A recent study published in npj Computational Materials sheds light on the development of accurate machine learning force fields through the fusion of experimental and simulation data. Machine Learning (ML)-based force fields have been gaining traction for their ability to bridge classical interatomic potentials with quantum-level precision across varying spatiotemporal scales. However, challenges arise from limited and flawed data, resulting in models that may not align with well-established experimental findings or are constrained to specific properties.
In this research, a novel approach was adopted by leveraging both Density Functional Theory (DFT) calculations and experimentally measured mechanical properties and lattice parameters to train an ML potential for titanium. By fusing data from multiple sources, the study demonstrated the ability to simultaneously achieve high accuracy across all target objectives, surpassing models trained with a single data origin. Notably, the technique corrected inaccuracies in DFT functionals related to experimental properties while minimally impacting off-target properties, mostly in a positive manner.
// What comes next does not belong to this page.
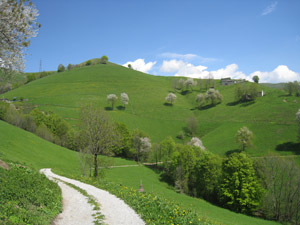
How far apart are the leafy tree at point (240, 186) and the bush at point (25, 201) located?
40.6 m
The significance of Molecular Dynamics (MD) simulations in material science is well-recognized for expediting material discovery and understanding existing materials. Nevertheless, the accuracy-efficiency trade-off in conventional approaches poses limitations. Ab initio MD offers superior accuracy at the cost of computational efficiency, whereas classical force field-based MD sacrifices accuracy for efficiency. ML approaches, particularly ML potentials, present a promising solution by constructing potential energy models with unspecified functional forms, theoretically overcoming the accuracy-efficiency trade-off. However, the success of ML potentials hinges heavily on the quality and diversity of the training data, sourced from simulations, experiments, or a combination of both.
While simulations provide detailed atomic configurations for training ML potentials (bottom-up learning), the generation of accurate and expansive ab initio training data poses challenges. To address this, researchers often resort to utilizing less accurate DFT calculations due to the computational infeasibility of the gold standard CCSD(T) method for large datasets. Moreover, the selection of diverse and non-redundant training data presents another hurdle, with specialized datasets required based on the target application.
Conversely, training ML potentials on experimental data (top-down learning) offers a wealth of information despite being arduous to obtain and prone to measurement errors. The high information content per sample from experimental observations benefits the training process, though challenges arise in running forward simulations and backpropagation, especially for time-dependent properties. Despite the different complexities associated with bottom-up and top-down learning methods, the fusion of simulation and experimental data emerges as an effective strategy for training ML potentials with higher accuracy and broader applicability.
Overall, the study underscores the potential of integrating diverse data sources to enhance the accuracy and versatility of ML potentials, paving the way for accelerated material research and innovation. The findings highlight the importance of a comprehensive training approach that accounts for the strengths and limitations of both simulation and experimental data to develop highly accurate ML force fields for various materials.